Glioma brain tumors are rapidly lethal, causing death with a year or two. They are not currently treatable. Recent evidence indicates that a small subpopulation of the tumor’s cells, called “cancer stem cells,” is responsible for the tumor’s growth. The cancer stem cells produce a protein, called SOX2, which appears to be important for their survival. The Yale investigators showed that by inhibiting SOX2 in tumor tissue surgically removed from glioma patients, they could suppress tumor growth. They now hypothesize that they can harness tumor immunity by strengthening the ability of innate immune cells, called dendritic cells, to recognize SOX2 and present that information to specific immune T cells so that they will travel to the brain and attack the tumor stem cells.

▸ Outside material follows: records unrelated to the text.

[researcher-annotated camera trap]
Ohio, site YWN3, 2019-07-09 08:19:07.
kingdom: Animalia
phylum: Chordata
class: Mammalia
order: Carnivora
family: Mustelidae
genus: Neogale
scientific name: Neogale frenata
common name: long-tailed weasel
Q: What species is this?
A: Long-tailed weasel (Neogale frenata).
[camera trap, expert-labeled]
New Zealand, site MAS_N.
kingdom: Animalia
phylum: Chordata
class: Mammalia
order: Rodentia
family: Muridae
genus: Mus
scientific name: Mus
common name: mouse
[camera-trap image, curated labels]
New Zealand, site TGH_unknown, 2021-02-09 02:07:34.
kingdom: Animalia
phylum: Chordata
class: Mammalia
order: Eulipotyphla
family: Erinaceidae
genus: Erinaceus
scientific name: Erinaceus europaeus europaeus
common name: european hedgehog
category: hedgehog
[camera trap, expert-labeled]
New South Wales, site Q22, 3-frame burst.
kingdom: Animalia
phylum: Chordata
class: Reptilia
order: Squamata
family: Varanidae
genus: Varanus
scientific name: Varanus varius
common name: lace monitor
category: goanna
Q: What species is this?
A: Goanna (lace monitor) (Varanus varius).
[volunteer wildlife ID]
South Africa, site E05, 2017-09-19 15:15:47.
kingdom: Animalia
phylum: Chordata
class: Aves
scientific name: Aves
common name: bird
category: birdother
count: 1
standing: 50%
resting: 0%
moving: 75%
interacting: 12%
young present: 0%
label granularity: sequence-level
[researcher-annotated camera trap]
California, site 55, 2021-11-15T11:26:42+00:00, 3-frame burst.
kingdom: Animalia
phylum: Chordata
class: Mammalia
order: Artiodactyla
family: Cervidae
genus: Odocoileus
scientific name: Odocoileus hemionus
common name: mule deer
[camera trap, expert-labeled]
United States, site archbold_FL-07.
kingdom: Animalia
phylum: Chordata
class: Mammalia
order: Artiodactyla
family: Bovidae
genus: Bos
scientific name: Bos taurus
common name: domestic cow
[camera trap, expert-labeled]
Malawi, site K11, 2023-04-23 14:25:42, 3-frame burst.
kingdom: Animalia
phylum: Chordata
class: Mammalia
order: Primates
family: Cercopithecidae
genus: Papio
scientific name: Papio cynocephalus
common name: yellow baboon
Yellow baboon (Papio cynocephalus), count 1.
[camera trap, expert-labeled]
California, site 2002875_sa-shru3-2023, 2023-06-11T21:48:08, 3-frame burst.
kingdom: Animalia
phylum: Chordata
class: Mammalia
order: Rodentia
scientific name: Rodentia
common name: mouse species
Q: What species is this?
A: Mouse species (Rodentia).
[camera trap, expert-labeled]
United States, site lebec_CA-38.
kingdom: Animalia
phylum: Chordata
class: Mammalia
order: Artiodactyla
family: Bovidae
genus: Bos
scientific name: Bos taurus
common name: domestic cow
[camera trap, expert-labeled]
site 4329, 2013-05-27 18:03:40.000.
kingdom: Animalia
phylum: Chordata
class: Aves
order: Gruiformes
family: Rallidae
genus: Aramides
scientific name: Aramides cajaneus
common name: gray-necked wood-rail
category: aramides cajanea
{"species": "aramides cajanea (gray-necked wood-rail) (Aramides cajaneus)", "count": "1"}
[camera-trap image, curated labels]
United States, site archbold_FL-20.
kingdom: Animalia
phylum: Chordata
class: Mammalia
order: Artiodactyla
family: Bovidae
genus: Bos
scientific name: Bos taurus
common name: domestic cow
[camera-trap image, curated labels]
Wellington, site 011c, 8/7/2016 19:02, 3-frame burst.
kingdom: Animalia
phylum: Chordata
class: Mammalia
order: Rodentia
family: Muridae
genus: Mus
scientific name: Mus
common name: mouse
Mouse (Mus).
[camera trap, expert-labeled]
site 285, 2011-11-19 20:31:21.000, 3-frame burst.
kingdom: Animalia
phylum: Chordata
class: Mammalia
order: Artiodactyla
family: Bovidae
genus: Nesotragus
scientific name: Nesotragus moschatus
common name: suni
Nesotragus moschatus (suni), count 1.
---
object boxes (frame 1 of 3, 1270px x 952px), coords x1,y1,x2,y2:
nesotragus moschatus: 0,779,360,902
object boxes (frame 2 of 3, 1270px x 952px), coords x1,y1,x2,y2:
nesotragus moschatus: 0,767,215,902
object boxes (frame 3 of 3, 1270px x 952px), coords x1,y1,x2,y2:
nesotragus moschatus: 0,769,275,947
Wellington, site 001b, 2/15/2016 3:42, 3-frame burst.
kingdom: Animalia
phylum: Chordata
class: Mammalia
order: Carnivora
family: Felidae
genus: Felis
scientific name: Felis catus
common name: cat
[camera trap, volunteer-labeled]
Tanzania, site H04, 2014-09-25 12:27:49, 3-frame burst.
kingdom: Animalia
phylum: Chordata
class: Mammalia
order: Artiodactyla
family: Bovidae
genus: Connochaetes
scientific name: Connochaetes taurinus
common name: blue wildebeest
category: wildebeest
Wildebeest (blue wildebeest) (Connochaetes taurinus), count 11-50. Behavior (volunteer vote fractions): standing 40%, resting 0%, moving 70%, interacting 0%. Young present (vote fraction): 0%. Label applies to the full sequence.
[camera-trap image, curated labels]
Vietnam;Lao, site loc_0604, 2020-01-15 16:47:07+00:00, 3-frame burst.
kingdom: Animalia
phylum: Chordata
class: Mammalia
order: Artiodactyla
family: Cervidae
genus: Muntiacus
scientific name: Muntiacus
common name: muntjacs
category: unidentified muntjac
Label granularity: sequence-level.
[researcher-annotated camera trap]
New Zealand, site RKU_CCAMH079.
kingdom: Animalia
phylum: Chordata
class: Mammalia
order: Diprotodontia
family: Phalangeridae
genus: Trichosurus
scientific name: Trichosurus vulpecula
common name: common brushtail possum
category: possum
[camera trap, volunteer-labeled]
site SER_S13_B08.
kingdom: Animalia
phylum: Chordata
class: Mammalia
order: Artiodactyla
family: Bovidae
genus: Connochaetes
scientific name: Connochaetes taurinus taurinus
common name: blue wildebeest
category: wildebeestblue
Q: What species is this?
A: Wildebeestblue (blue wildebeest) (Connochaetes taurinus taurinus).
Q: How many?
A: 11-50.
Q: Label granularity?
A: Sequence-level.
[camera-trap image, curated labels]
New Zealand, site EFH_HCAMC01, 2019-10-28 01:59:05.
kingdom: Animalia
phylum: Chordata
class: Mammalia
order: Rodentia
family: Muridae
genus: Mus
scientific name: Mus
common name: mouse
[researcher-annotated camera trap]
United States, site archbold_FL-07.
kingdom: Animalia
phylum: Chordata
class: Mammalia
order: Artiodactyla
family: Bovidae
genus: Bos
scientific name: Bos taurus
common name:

To test this approach, they will first optimize how tumor patients’ dendritic cells in tissue samples studied in the laboratory present the SOX2 peptides to these specific immune T cells (called CD4 and CD8 T cells). Thereafter, they will translate their findings into efforts to develop an effective immunotherapy that is designed to strengthen the capacity of a patient’s immune system to successfully kill the tumor by inhibiting the tumor cells’ ability to proliferate and grow.
Significance: This approach could ultimately result in the development of a therapeutic vaccine against glioma.